◆ Text for analysis ◆
__________

April 2, 2009

“Patent Exhaustion” [8:28 am]

It appears that Static Control has scored some more points in its dispute with Lexmark, this time also possibly deflating some of the notions of “clickwrap” as well. See 5:02-517 & 5:04-84, Static Control v. Lexmark, from US District Court, Eastern District of Kentucky; March 31, 2009; Judge Gregory F. Van Tatenhove.

In more general terms, “The authorized sale of an article that substantially embodies a patent exhausts the patent holder’s rights and prevents the patent holder from invoking patent law to control postsale use ofthe article.” Id. According to the Supreme Court, then, the LGE-Intel agreement did not impose conditions on the sale of the patented products, but rather attempted to impose conditions on the use ofthose products after a fully authorized sale.

In its Motion to Reconsider, Static Control asserts that “[t]he patent exhaustion doctrine articulated in Quanta invalidates Lexmark’s effort to create patent-based use restriction through its postsale Prebate terms, as well as Lexmark’s attempt to enforce the Prebate terms under patent law against Static Control.” [R. 1422-2 at 6.] This Court Agrees. Like LGE, Lexmark does not impose any restrictions on the sale of its patented products-toner cartridges. Additionally, like LGE, Lexmark attempts to reserve patent rights in its products through post-sale restrictions on use imposed on its customers. This is what Quanta says Lexmark cannot do. As Static Control puts it, “LGE could not preserve its patent rights through a postsale restriction on an authorized sale, even when the subsequent purchaser was on notice of the asserted patent rights.” Now, neither can Lexmark.

[...] In sum, after Quanta this Court is compelled to reconsider and reverse a decision that at the time was consistent with the Federal Circuit’s articulation of the law. Because Lexmark’s patent rights in its toner cartridges were exhausted by the authorized, unconditional sales of the cartridges to end users, Lexmark’s attempt to impose single-use restrictions on the cartridges fails. The Prebate Program is invalid under patent law.

For a little background, see By Tearing Open That Cardboard Box, Are You Also Signing on the Dotted Line? (pdf). The text of the Lexmark “clickwrap” can be found in a footnote in the cited decision:

RETURN EMPTY CARTRIDGE TO LEXMARK FOR REMANUFACTURING AND RECYCLING

Please read before opening. Opening this package or using the patented cartridge inside confirms your acceptance of the following license agreement. This patented Return Program cartridge is sold at a special price subject to a restriction that it may be used only once. Following this initial use, you agree to return the empty cartridge only to Lexmark for remanufacturing and recycling. If you don’t accept these terms, return the unopened package to your point of purchase. A regular price cartridge without these terms is available.

__________

◆ Dataset excerpt ◆
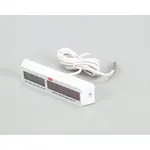 Cooper-Atkins SP160-01-8, Replacement Parts, Equipment Hardware, Panels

__________

◆ What is being asked ◆
In the post on patent exhaustion above, condense the paragraph beginning "In its Motion to Reconsider" into a short bulleted list that keeps its main facts.

◆ Task response ◆
- In its Motion to Reconsider, Static Control argues that the patent exhaustion doctrine set out in Quanta invalidates Lexmark's attempt to create patent-based use restrictions through its postsale Prebate terms and to enforce those terms against Static Control under patent law.
- The Court agrees.
- Like LGE, Lexmark places no restrictions on the sale of its patented toner cartridges.
- Also like LGE, Lexmark tries to keep patent rights in the products through post-sale restrictions on use imposed on customers.
- Quanta says this cannot be done. LGE could not preserve its patent rights through a postsale restriction on an authorized sale, even when the buyer knew of the asserted patent rights, and now neither can Lexmark.